◆ **Data under study**:
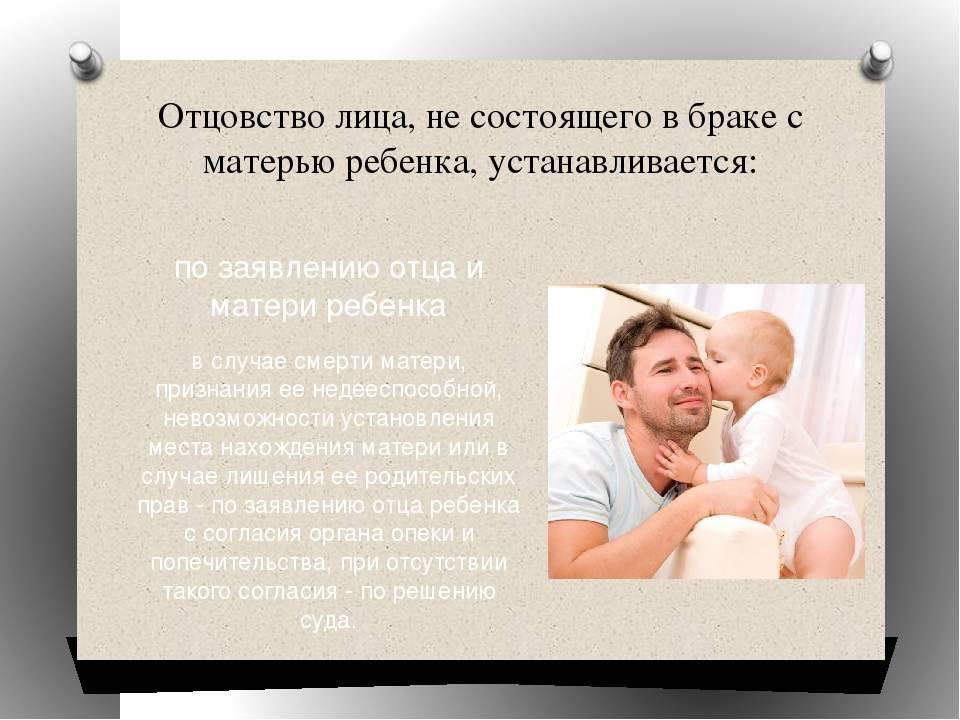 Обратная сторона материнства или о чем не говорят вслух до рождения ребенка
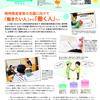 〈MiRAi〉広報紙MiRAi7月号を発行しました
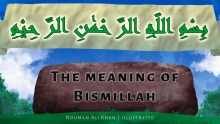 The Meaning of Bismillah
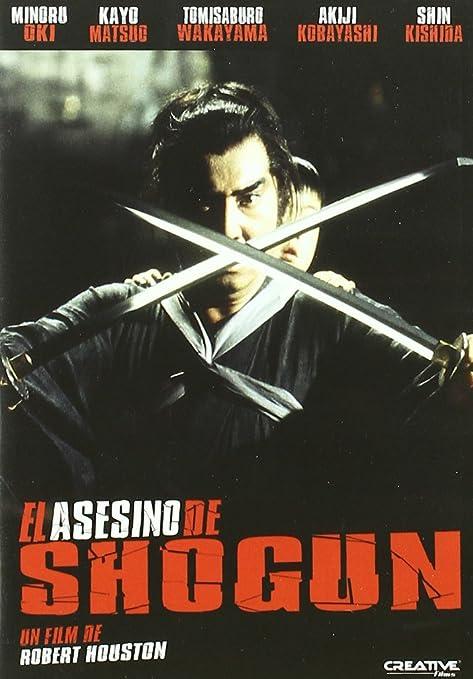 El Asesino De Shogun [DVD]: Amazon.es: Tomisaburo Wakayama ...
==
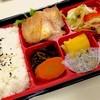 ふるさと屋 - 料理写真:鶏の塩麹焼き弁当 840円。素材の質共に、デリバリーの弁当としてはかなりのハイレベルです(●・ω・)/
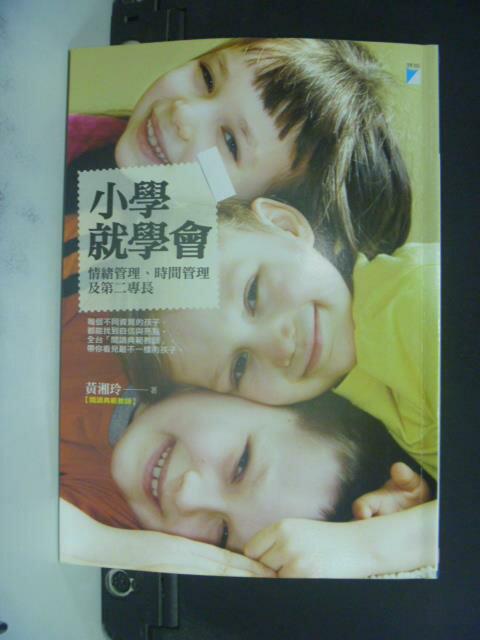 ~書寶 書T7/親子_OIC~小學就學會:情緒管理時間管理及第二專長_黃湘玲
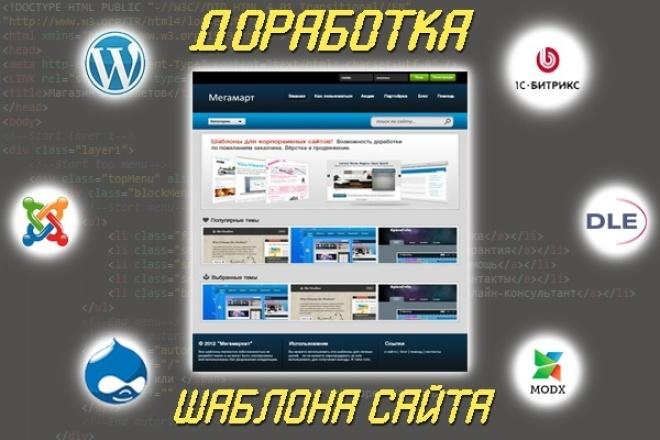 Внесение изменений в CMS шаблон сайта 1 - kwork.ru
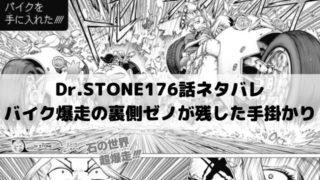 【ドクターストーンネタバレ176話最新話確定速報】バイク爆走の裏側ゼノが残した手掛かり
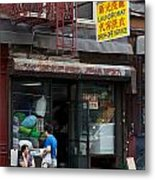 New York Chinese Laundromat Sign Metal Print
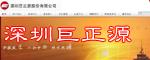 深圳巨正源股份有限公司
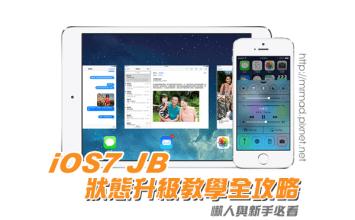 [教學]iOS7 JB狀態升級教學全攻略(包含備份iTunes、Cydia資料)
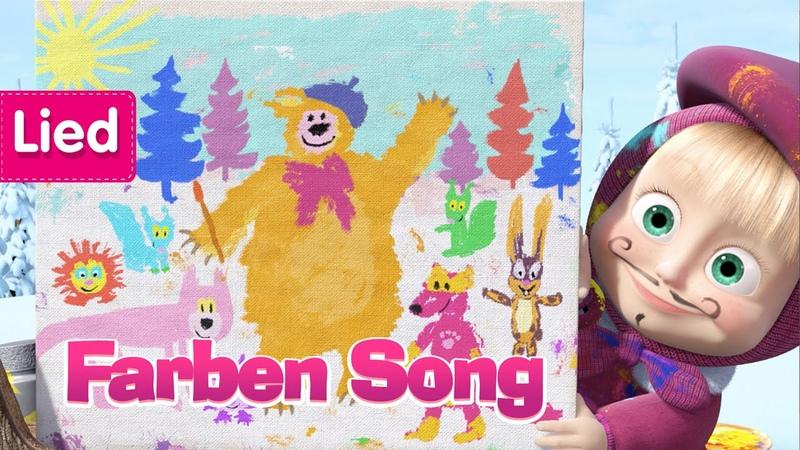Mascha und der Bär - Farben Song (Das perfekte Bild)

◆ **Your instructions**: Return only the stretch above from the line containing "Обратная сторона материнства" through the line containing "El Asesino De", word for word and without pictures.

◆ **Response for this exercise**:
 Обратная сторона материнства или о чем не говорят вслух до рождения ребенка
 〈MiRAi〉広報紙MiRAi7月号を発行しました
 The Meaning of Bismillah
 El Asesino De Shogun [DVD]: Amazon.es: Tomisaburo Wakayama ...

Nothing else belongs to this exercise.